**** Untersuchter Text

Das Objekt ihrer Forschung ist transparent, nur einen Millimeter klein und mit bloßem Auge kaum zu erkennen: der Fadenwurm C. elegans. Ein Winzling mit interessanten Eigenschaften. Er hat zwar keinen Blutkreislauf, aber exakt 302 Nervenzellen – „und wir wissen auch, wo die liegen“, sagt die Wissenschaftlerin. Außerdem, man glaubt es kaum, sind die Gene des Würmchens zwischen 60 und 80 Prozent denen des Menschen ähnlich.

Diese Fadenwürmer, die maximal drei Wochen alt werden, können kriechen, schwimmen und sich orientieren. Im Labor werden sie unterschiedlichen Kleinstpartikeln ausgesetzt, wie sie auch im Abrieb von Autoreifen vorkommen. Erste Ergebnisse: Normalerweise beginnt der Alterungsprozess beim Wurm nach etwa 15 Tagen Lebensdauer, „dann werden ihre Bewegungen unkontrolliert, bestimmte Körperteile versteifen“, erläutert Annette Limke. Wegen der Belastung mit Partikeln aus dem Reifenabrieb jedoch würde dieser Prozess schon deutlich früher einsetzen und nach etwa fünf Tagen beginnen. Das heißt: Der Wurm altert vorzeitig.

********
**** Vorliegende Datensätze

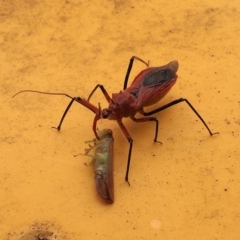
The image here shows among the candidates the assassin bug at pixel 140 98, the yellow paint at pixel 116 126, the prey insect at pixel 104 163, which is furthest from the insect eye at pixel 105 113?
the yellow paint at pixel 116 126

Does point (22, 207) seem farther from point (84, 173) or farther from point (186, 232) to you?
point (186, 232)

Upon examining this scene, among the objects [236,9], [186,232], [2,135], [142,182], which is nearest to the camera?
[186,232]

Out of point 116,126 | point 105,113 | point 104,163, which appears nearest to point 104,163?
point 104,163

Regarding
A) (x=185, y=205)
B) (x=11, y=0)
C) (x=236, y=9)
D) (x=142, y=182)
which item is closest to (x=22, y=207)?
(x=142, y=182)

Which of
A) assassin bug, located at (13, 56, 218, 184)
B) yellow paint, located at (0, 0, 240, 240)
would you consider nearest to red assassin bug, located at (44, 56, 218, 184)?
assassin bug, located at (13, 56, 218, 184)

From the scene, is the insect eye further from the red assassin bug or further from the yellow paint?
the yellow paint
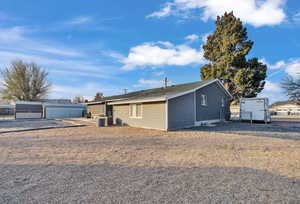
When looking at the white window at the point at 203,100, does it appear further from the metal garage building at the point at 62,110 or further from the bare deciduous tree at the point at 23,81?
the bare deciduous tree at the point at 23,81

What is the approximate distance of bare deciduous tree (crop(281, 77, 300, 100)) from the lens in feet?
44.0

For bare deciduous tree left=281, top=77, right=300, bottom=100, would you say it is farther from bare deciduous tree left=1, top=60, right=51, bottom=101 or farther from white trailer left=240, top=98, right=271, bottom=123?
bare deciduous tree left=1, top=60, right=51, bottom=101

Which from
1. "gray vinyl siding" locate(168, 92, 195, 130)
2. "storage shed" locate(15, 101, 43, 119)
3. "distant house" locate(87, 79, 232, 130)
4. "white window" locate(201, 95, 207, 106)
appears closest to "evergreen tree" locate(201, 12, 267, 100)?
"distant house" locate(87, 79, 232, 130)

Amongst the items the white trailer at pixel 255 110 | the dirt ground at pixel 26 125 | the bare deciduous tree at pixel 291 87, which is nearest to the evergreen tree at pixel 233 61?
the white trailer at pixel 255 110

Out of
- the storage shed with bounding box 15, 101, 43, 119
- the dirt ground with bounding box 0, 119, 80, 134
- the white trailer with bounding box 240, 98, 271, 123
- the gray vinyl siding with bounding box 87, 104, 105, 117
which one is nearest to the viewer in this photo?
the dirt ground with bounding box 0, 119, 80, 134

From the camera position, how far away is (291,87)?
537 inches

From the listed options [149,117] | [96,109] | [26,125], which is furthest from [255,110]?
[26,125]

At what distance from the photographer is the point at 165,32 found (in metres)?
18.2

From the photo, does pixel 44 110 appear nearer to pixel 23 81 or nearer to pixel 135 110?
pixel 23 81

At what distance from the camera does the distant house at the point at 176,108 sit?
11359 mm

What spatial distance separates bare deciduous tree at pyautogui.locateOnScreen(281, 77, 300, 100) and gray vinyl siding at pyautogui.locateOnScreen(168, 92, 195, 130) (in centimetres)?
832

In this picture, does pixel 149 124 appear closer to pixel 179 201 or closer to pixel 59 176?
pixel 59 176

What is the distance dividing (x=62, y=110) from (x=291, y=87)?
32258 millimetres

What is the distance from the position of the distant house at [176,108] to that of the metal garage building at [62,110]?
637 inches
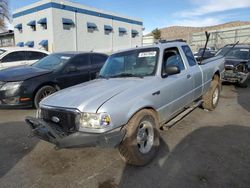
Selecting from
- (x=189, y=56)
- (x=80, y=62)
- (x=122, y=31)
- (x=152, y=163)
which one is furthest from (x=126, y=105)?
(x=122, y=31)

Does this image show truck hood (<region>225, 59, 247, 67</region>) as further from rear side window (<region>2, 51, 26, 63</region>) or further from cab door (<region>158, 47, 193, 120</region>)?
rear side window (<region>2, 51, 26, 63</region>)

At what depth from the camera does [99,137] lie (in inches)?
112

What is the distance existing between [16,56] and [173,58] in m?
6.71

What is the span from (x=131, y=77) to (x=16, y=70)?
164 inches

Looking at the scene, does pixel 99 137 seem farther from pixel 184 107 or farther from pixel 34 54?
pixel 34 54

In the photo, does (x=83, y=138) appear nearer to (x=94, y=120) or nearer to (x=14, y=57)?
(x=94, y=120)

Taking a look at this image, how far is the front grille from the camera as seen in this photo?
300cm

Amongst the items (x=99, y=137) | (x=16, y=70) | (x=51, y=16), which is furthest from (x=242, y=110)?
(x=51, y=16)

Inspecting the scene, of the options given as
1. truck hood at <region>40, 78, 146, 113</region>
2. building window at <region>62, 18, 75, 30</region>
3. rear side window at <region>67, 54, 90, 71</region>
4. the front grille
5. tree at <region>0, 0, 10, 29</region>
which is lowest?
the front grille

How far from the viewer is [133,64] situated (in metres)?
4.29

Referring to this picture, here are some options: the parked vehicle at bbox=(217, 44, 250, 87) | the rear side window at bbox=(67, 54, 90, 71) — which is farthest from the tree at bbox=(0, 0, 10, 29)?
the parked vehicle at bbox=(217, 44, 250, 87)

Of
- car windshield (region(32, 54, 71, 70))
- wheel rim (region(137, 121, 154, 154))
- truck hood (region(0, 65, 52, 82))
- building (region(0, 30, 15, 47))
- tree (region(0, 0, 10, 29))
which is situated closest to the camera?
wheel rim (region(137, 121, 154, 154))

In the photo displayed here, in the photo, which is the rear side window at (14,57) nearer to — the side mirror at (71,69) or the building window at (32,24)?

********

_Arbeitsaufträge_
a: Begründen Sie in ein bis drei Sätzen mit Angaben aus dem Text über den Fadenwurm C. elegans, weshalb es heißt, der Wurm altere vorzeitig.
b: Beantworten Sie die folgenden Fragen zum Text über den Fadenwurm C. elegans:
(i) Wie viele Nervenzellen besitzt der Wurm?
(ii) Wie alt werden diese Fadenwürmer höchstens?
(iii) Woran zeigt sich laut Annette Limke der Alterungsprozess beim Wurm?

_Lösungen im Einzelnen_
a: Normalerweise setzt der Alterungsprozess beim Wurm nach etwa 15 Tagen ein. Werden die Würmer mit Partikeln aus dem Reifenabrieb belastet, beginnt er schon nach etwa fünf Tagen, also deutlich früher.

b:
(i) Exakt 302 Nervenzellen.
(ii) Höchstens drei Wochen.
(iii) Die Bewegungen werden unkontrolliert, und bestimmte Körperteile versteifen.